• PROBLEM
From the line holding "Miniatura da foto" through the line holding "Fellowes Automax 100M" below, write out every line exactly; include both of those lines and drop the pictures.
··· MATERIAL FOR THE TASK
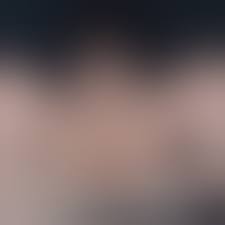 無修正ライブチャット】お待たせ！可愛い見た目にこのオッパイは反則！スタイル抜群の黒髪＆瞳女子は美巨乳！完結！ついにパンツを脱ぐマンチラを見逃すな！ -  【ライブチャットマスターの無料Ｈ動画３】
······
··· MATERIAL FOR THE TASK
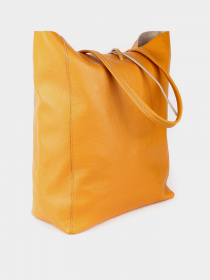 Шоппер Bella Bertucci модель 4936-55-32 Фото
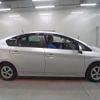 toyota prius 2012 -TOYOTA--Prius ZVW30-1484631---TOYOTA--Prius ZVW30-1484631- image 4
······
··· MATERIAL FOR THE TASK
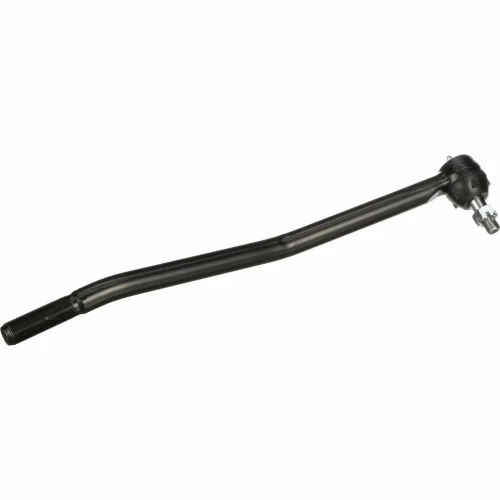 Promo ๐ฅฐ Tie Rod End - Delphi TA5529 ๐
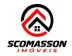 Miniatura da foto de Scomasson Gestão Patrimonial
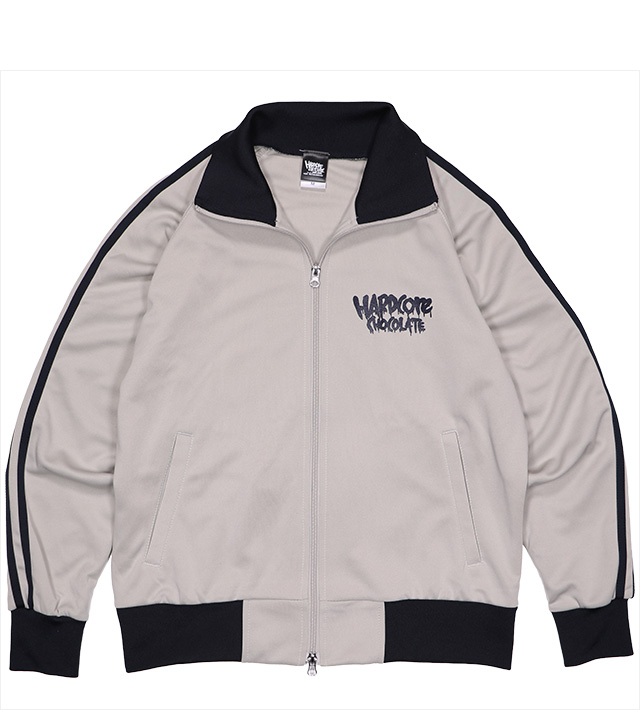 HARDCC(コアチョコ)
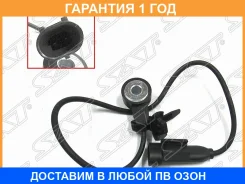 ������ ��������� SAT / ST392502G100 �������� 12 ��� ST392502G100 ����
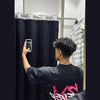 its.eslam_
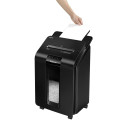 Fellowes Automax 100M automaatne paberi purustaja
······
• EXPECTED ANSWER
 Miniatura da foto de Scomasson Gestão Patrimonial
 HARDCC(コアチョコ)
 ������ ��������� SAT / ST392502G100 �������� 12 ��� ST392502G100 ����
 its.eslam_
 Fellowes Automax 100M automaatne paberi purustaja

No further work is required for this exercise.